Resource Allocation for Massive MIMO HetNets with Quantize-Forward Relaying

TL;DR

This paper explores resource allocation in massive MIMO HetNets using quantize-forward relaying, proposing novel algorithms for quantization and decoding that optimize rate regions and simplify implementation without performance loss.

Contribution

It introduces a new water-filling algorithm for quantization optimization and a simplified QF-WZTD scheme that matches the performance of more complex methods.

Findings

Finer quantization for stronger user links to SCBS.

QF-WZTD scheme achieves same rate as QF-JD with simpler decoding.

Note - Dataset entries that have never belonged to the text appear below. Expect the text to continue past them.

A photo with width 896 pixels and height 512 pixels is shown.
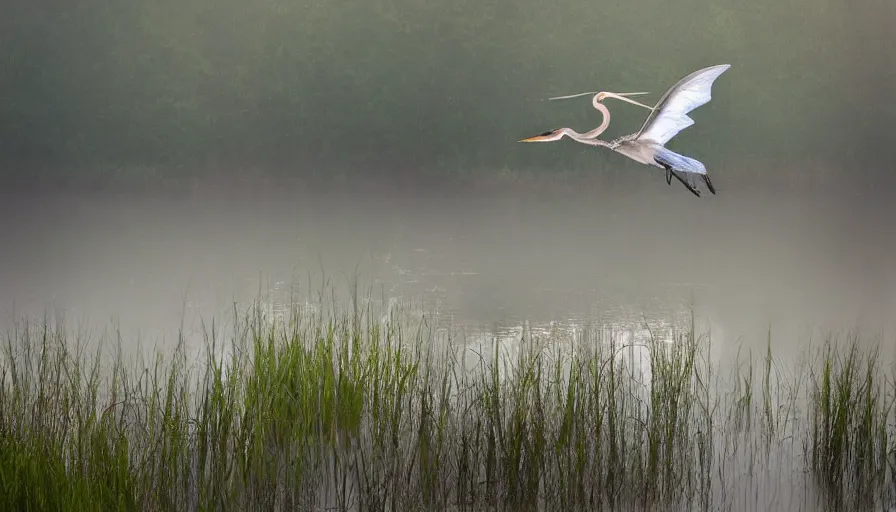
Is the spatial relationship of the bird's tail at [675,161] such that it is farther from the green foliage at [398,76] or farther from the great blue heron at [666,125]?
the green foliage at [398,76]

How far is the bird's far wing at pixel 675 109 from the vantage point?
2158 millimetres

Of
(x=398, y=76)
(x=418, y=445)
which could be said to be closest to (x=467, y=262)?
(x=418, y=445)

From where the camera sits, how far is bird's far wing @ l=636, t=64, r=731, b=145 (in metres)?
2.16

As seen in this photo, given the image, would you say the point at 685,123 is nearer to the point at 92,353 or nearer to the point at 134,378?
the point at 134,378

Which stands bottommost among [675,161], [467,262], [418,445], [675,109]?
[418,445]

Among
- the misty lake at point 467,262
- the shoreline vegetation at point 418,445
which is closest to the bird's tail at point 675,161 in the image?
the shoreline vegetation at point 418,445

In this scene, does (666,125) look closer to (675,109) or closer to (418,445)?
(675,109)

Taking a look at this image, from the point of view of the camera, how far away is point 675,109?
85.3 inches

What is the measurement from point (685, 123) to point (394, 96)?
23.6ft

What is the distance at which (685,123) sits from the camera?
2.16 metres

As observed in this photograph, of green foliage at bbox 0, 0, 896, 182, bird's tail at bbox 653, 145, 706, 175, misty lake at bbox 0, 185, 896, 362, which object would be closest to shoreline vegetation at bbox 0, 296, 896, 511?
bird's tail at bbox 653, 145, 706, 175

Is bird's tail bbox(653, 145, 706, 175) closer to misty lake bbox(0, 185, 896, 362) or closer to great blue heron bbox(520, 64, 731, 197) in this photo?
great blue heron bbox(520, 64, 731, 197)

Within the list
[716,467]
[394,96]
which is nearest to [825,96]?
[394,96]

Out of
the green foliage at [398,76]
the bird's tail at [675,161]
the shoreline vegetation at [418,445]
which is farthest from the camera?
the green foliage at [398,76]
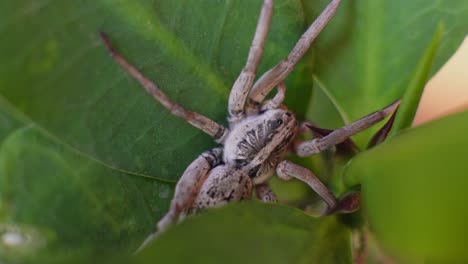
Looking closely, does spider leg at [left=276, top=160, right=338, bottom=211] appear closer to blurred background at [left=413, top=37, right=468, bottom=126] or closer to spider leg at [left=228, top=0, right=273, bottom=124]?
spider leg at [left=228, top=0, right=273, bottom=124]

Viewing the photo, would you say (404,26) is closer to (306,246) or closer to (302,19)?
(302,19)

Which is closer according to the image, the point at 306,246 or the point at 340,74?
the point at 306,246

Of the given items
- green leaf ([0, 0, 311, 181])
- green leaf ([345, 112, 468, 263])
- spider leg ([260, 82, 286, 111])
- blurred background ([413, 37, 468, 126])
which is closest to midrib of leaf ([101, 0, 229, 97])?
green leaf ([0, 0, 311, 181])

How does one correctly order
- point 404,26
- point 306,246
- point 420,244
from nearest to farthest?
point 420,244, point 306,246, point 404,26

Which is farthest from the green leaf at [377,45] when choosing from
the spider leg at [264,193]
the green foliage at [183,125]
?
the spider leg at [264,193]

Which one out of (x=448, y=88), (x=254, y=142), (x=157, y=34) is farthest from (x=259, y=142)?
(x=448, y=88)

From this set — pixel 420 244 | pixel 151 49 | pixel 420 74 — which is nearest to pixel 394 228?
pixel 420 244

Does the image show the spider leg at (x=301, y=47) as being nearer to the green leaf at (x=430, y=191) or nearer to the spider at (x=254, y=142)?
the spider at (x=254, y=142)
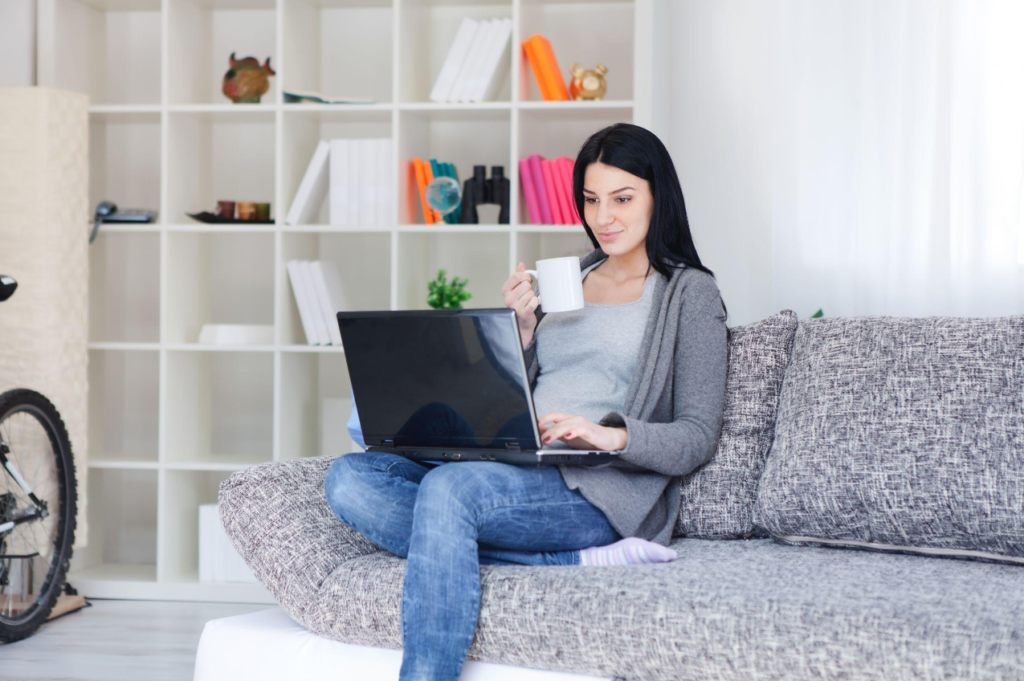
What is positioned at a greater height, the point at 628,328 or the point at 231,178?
the point at 231,178

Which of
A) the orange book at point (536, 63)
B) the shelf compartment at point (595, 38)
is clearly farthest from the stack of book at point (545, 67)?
the shelf compartment at point (595, 38)

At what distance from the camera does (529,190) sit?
3010 millimetres

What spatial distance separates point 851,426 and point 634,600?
58 cm

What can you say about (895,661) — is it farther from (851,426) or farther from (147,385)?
(147,385)

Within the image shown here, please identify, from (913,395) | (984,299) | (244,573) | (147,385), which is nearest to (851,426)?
(913,395)

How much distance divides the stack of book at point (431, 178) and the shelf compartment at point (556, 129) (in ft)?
0.70

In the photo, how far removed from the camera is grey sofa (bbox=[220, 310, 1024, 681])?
54.6 inches

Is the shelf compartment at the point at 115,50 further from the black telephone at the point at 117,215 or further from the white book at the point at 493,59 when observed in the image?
the white book at the point at 493,59

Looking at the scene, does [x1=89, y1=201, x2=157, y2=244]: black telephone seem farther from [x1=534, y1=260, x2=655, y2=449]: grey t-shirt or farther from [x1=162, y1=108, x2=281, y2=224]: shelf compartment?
[x1=534, y1=260, x2=655, y2=449]: grey t-shirt

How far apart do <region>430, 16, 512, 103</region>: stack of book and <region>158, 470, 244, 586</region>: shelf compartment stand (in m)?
1.45

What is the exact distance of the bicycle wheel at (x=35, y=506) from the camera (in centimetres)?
266

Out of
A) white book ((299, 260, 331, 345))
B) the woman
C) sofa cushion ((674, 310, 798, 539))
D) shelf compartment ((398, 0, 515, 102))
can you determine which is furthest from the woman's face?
white book ((299, 260, 331, 345))

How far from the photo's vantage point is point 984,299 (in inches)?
97.6

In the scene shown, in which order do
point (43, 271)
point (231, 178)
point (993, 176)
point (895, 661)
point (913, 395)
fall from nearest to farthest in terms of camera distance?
point (895, 661) < point (913, 395) < point (993, 176) < point (43, 271) < point (231, 178)
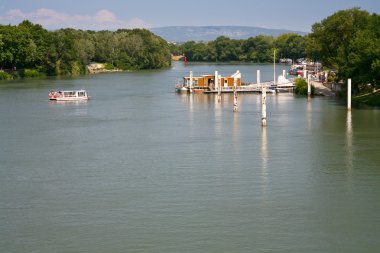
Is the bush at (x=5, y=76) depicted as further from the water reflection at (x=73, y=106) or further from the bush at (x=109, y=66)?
the water reflection at (x=73, y=106)

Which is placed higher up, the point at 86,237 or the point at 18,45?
the point at 18,45

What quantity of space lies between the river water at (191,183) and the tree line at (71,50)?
6142cm

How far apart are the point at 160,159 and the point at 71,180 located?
5.82 metres

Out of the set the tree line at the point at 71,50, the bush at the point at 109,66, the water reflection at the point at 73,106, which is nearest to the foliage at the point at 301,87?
the water reflection at the point at 73,106

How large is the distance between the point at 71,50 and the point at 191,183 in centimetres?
9596

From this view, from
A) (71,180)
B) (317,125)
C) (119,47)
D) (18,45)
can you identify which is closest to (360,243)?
(71,180)

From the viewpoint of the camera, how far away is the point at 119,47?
146125 millimetres

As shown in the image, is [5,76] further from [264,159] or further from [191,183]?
[191,183]

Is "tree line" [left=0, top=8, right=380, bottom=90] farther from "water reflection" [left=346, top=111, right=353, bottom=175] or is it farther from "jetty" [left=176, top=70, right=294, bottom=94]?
"water reflection" [left=346, top=111, right=353, bottom=175]

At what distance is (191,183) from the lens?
91.4 ft

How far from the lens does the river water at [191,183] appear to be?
69.5 ft

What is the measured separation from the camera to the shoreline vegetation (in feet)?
193

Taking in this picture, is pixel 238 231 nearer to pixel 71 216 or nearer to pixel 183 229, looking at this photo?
pixel 183 229

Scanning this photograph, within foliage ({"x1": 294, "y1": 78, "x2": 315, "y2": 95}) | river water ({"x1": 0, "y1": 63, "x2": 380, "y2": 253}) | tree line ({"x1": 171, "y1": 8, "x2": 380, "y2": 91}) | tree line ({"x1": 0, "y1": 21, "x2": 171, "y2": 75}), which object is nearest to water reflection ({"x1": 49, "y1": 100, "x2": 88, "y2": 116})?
river water ({"x1": 0, "y1": 63, "x2": 380, "y2": 253})
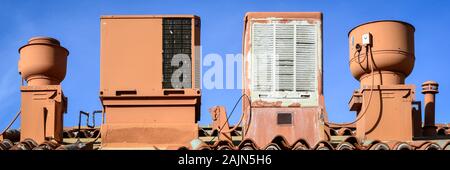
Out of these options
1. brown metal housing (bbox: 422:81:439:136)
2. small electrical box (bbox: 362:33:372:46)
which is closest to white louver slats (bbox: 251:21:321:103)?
small electrical box (bbox: 362:33:372:46)

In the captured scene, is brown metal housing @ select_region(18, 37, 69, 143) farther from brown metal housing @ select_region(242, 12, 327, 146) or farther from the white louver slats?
the white louver slats

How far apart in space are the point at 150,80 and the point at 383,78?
439cm

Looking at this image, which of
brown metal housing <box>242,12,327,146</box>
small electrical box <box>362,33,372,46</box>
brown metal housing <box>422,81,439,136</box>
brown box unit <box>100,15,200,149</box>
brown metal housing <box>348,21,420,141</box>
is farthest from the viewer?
brown metal housing <box>422,81,439,136</box>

Optimal quantization parameters are identical in both schemes.

Abstract

We investigate how massive MIMO impacts the uplink transmission design in a heterogeneous network (HetNet) where multiple users communicate with a macro-cell base station (MCBS) with the help of a small-cell BS (SCBS) with zero-forcing (ZF) detection at each BS. We first analyze the quantize-forward (QF) relaying scheme with joint decoding (JD) at the MCBS. To maximize the rate region, we optimize the quantization of all user data streams at the SCBS by developing a novel water-filling algorithm that is based on the Descartes' rule of signs. Our result shows that as a user link to the SCBS becomes stronger than that to the MCBS, the SCBS deploys finer quantization to that user data stream. We further propose a new simplified scheme through Wyner-Ziv (WZ) binning and time-division (TD) transmission at the SCBS, which allows not only sequential but also separate decoding of each user message at the MCBS. For this new QF-WZTD scheme, the optimal quantization parameters are identical to that of the QF-JD scheme while the phase durations are conveniently optimized as functions of the quantization parameters. Despite its simplicity, the QF-WZTD scheme achieves the same rate performance of the QF-JD scheme, making it an attractive option for future HetNets.